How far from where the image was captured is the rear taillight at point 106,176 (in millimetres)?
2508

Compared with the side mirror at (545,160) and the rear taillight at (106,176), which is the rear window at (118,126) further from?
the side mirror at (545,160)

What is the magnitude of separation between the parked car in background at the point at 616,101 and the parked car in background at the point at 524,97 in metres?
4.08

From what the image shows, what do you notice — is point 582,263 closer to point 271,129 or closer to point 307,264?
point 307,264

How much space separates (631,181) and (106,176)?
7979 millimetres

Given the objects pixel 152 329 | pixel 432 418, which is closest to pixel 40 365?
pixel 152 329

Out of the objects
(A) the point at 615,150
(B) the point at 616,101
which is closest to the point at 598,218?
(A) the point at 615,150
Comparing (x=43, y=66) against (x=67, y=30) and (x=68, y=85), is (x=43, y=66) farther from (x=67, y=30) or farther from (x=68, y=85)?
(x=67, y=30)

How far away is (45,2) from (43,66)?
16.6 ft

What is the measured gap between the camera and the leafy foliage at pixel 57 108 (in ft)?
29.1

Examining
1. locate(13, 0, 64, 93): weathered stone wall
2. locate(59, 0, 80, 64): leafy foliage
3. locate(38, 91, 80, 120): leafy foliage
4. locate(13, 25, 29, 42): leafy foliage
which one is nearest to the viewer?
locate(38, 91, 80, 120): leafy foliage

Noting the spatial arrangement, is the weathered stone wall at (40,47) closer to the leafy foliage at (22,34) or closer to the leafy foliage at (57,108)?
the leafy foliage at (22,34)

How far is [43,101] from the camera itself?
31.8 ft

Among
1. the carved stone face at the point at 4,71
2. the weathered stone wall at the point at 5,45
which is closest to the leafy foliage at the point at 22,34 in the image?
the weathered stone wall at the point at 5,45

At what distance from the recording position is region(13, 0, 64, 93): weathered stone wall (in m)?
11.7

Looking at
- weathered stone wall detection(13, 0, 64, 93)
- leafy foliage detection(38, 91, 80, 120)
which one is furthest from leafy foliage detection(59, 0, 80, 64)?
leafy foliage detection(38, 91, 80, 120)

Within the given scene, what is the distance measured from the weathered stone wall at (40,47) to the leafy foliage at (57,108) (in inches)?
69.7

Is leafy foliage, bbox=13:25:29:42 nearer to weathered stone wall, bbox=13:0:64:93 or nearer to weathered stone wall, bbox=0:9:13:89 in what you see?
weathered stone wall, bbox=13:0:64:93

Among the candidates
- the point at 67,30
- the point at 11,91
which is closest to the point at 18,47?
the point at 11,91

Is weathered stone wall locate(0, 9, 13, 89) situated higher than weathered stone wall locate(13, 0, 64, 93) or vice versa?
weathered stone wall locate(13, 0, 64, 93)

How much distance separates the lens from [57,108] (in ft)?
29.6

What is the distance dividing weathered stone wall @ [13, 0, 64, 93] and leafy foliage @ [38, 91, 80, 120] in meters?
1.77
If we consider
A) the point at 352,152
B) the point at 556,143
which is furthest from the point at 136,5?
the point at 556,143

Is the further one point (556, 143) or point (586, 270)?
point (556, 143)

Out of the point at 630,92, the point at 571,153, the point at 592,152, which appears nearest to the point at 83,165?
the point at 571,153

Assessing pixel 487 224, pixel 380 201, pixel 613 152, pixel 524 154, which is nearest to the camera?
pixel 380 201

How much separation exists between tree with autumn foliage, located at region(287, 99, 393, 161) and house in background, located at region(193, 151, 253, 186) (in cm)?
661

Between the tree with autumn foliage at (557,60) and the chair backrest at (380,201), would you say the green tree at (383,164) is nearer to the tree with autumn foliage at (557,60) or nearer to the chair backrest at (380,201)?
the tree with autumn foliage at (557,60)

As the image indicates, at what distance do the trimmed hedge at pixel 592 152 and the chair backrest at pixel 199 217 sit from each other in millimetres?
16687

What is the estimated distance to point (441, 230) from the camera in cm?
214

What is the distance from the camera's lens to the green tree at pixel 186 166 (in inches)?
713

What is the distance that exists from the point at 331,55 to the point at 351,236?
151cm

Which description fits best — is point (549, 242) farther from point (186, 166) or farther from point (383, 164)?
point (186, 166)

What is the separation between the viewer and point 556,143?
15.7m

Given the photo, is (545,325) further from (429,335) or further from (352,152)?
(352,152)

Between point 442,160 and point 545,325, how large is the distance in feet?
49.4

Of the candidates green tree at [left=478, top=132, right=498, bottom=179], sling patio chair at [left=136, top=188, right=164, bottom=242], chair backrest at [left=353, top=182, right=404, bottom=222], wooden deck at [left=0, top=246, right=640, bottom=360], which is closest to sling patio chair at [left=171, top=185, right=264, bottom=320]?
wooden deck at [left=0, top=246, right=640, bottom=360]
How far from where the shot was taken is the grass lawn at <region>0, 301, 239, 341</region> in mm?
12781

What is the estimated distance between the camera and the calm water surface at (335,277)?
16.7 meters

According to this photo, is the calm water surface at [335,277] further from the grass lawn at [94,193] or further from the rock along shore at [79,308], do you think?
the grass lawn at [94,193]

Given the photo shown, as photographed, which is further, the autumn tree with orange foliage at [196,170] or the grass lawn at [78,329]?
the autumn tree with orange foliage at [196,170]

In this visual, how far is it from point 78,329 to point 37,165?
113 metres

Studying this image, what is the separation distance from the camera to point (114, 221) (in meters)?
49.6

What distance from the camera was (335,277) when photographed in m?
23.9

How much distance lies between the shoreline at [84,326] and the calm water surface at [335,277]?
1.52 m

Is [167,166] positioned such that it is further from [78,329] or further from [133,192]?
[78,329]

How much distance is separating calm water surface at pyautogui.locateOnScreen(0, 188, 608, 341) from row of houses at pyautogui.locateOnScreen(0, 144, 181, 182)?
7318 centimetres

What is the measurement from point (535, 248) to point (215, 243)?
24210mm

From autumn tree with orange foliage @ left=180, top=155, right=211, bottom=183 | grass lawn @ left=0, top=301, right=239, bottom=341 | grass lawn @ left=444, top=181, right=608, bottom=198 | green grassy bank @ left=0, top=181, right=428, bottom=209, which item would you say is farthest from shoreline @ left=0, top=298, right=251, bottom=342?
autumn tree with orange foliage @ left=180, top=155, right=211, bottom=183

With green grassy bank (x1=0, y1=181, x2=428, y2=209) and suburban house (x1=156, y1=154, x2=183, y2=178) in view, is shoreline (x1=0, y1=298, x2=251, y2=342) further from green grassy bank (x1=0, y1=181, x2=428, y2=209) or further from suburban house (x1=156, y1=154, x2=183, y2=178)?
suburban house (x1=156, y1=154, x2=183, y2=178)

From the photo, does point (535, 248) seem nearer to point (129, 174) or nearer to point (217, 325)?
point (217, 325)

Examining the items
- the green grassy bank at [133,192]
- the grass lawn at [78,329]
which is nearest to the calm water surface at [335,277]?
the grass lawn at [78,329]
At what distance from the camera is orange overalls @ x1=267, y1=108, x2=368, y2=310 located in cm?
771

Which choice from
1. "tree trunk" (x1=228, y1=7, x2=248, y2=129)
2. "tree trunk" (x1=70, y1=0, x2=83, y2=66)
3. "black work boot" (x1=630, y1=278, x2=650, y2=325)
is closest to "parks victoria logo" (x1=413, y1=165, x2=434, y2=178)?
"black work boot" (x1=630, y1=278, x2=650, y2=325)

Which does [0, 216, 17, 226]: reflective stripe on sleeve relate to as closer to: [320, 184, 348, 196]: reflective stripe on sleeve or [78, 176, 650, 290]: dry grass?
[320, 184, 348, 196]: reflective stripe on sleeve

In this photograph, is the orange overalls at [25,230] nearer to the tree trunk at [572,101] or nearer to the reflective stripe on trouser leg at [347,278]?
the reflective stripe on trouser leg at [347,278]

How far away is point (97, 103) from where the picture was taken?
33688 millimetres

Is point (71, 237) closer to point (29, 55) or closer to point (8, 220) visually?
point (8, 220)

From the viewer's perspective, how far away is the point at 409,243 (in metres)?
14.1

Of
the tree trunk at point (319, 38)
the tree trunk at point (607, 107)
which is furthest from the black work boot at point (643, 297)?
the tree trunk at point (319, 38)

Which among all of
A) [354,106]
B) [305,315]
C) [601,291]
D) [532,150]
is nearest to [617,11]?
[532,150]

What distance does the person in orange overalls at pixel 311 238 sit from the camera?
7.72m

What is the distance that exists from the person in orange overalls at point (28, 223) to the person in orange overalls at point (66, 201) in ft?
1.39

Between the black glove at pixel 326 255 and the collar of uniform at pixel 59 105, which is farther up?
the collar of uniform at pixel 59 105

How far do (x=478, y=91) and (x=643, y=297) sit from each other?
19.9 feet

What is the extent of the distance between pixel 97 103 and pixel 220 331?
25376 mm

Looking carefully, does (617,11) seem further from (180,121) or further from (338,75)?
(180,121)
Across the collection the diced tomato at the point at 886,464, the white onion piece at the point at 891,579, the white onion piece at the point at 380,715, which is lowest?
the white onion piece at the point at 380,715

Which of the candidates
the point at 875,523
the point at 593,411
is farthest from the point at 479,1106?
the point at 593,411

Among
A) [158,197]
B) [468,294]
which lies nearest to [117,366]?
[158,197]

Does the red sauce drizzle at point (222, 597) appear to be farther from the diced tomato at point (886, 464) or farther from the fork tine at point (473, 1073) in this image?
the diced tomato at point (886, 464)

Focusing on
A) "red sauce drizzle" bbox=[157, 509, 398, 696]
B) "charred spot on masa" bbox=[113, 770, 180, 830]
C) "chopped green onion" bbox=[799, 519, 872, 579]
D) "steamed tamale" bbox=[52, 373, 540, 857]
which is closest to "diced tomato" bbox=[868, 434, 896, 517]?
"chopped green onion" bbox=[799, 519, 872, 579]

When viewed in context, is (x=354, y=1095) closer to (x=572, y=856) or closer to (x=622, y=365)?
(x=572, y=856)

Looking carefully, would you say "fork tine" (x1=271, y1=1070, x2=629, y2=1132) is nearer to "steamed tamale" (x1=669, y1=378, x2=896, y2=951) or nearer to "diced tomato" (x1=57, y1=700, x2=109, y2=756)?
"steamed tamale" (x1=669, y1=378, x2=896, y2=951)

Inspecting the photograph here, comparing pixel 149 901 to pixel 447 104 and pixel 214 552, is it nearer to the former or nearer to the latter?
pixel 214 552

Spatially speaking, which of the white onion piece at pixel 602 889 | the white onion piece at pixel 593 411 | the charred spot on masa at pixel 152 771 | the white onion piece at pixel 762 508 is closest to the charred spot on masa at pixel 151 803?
====
Exercise goal: From the line containing "When viewed in" to the last line of the material, please quote every line exactly and only those.

Complete output:
When viewed in context, is (x=354, y=1095) closer to (x=572, y=856) or closer to (x=622, y=365)?
(x=572, y=856)

Looking carefully, would you say "fork tine" (x1=271, y1=1070, x2=629, y2=1132) is nearer to "steamed tamale" (x1=669, y1=378, x2=896, y2=951) or nearer to "diced tomato" (x1=57, y1=700, x2=109, y2=756)?
"steamed tamale" (x1=669, y1=378, x2=896, y2=951)

Inspecting the photograph here, comparing pixel 149 901 to pixel 447 104 and pixel 214 552, is it nearer to the former or nearer to the latter?
pixel 214 552

Spatially speaking, which of the white onion piece at pixel 602 889 | the white onion piece at pixel 593 411 | the charred spot on masa at pixel 152 771 | the white onion piece at pixel 762 508 is closest to the charred spot on masa at pixel 151 803?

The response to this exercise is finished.